NYC H2O just wrapped up our spring season of free outdoor field trips for New York school children. Our STEM education programs provide a scientific and historical understanding of New York City’s local water cycle and infrastructure. We gave 76 water ecology tours this spring reaching 2,100 students, a majority of whom are from high-poverty and immigrant neighborhoods (Title I schools).
We visited historic reservoirs at Central Park, Jerome Park, Ridgewood, Silver Lake and Baisley Pond. Students got to walk on top of the old aqueduct at High Bridge and discover live oysters (and their hangers-on) straight from the harbor at Ellis Island.
With your increased support we were able to add new sites at Lemon Creek, Staten Island and Plumb Beach, Gateway National Recreation Area, Brooklyn.
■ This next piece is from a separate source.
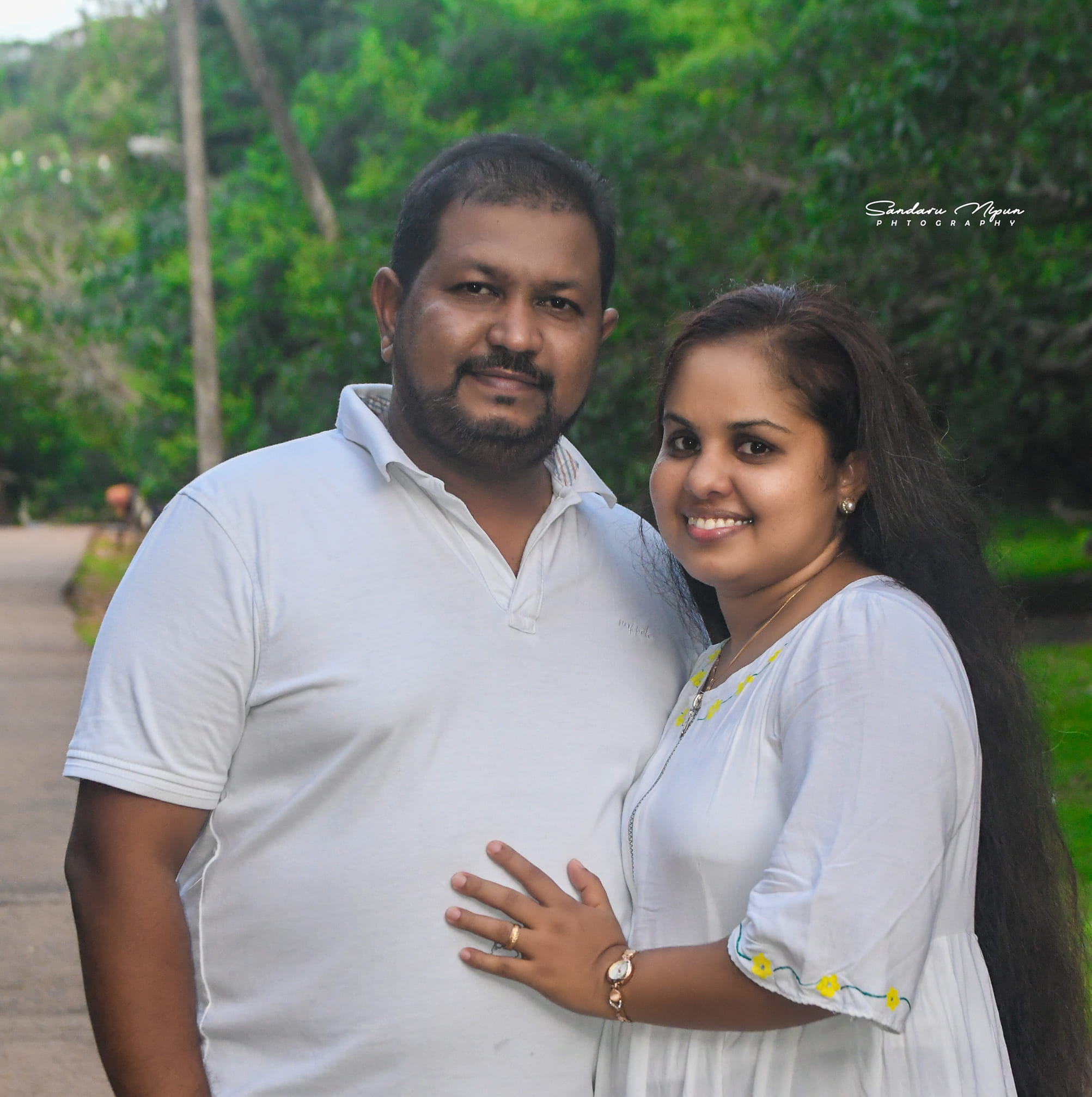 Shammika Prasad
At Plumb Beach, students were fascinated by the horseshoe crabs, an ancient but local creature. They watched as females crawled up the beach to lay eggs and mate, and they learned of the crabs’ role as scavengers in marine ecology. Students found and identified many other creatures, including crabs, clams, and caterpillars.
At Lemon Creek, students observed how the City manages stormwater in a sustainable way by channeling it into streams and wetlands. They learned how wetland plants can absorb and remove toxins from the water in a process referred to as “phytoremediation.” They also used our new NYC H2O Harbor Map to help orient themselves. We thank mapmakers Rowan Dickson and Ken Chaya for their generous help and expertise in creating this map.